Transcribe the stretch of entries below from the line with "เครื่องนึ่งขวดนม" through the line with "led bulb 1W", exactly and with both ends included; leave out all other lines.
Start of MATERIAL TO PROCESS
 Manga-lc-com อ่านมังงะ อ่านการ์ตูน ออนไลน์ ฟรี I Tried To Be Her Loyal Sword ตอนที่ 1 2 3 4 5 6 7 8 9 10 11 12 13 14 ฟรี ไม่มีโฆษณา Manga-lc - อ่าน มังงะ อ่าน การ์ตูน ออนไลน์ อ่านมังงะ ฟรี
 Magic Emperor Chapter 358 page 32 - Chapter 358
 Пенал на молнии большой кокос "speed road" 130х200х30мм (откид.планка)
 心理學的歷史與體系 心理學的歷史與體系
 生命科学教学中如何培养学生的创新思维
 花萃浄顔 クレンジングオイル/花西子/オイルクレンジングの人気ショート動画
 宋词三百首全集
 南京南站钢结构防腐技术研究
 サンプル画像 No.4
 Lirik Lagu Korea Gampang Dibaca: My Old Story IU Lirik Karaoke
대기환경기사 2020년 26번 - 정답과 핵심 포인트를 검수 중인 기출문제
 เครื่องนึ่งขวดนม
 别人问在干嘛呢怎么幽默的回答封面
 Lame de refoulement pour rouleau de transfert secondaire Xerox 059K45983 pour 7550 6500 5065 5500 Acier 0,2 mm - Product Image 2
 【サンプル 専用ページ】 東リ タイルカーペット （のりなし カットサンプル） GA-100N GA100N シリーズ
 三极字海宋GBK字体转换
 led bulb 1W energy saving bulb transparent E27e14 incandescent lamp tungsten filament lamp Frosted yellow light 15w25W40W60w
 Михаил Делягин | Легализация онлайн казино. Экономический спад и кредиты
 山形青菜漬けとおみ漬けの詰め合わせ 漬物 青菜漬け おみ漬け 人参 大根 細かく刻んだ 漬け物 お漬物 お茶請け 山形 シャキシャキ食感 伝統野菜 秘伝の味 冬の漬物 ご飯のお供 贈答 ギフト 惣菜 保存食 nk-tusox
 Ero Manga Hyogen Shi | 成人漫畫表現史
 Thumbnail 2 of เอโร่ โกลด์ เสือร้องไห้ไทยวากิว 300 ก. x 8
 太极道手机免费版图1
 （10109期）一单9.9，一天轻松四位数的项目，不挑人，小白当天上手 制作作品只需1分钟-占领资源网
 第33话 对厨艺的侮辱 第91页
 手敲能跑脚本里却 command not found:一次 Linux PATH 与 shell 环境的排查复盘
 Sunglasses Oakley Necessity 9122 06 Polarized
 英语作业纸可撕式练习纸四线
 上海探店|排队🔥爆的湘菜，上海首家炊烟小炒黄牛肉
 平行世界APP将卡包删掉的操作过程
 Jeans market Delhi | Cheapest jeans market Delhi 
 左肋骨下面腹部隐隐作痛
End of MATERIAL TO PROCESS
### COMPLETED EXERCISE
 เครื่องนึ่งขวดนม
 别人问在干嘛呢怎么幽默的回答封面
 Lame de refoulement pour rouleau de transfert secondaire Xerox 059K45983 pour 7550 6500 5065 5500 Acier 0,2 mm - Product Image 2
 【サンプル 専用ページ】 東リ タイルカーペット （のりなし カットサンプル） GA-100N GA100N シリーズ
 三极字海宋GBK字体转换
 led bulb 1W energy saving bulb transparent E27e14 incandescent lamp tungsten filament lamp Frosted yellow light 15w25W40W60w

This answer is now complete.